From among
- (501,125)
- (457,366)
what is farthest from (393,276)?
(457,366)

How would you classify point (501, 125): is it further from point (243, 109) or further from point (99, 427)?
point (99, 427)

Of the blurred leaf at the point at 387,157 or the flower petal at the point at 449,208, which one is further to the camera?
+===+
■ TASK TO COMPLETE
Reproduce the lines above verbatim, from the first through the last.

■ FINAL RESULT
From among
- (501,125)
- (457,366)
what is farthest from (393,276)?
(457,366)

How would you classify point (501, 125): is it further from point (243, 109) or further from point (99, 427)?
point (99, 427)

Of the blurred leaf at the point at 387,157 or the flower petal at the point at 449,208, which one is further to the camera?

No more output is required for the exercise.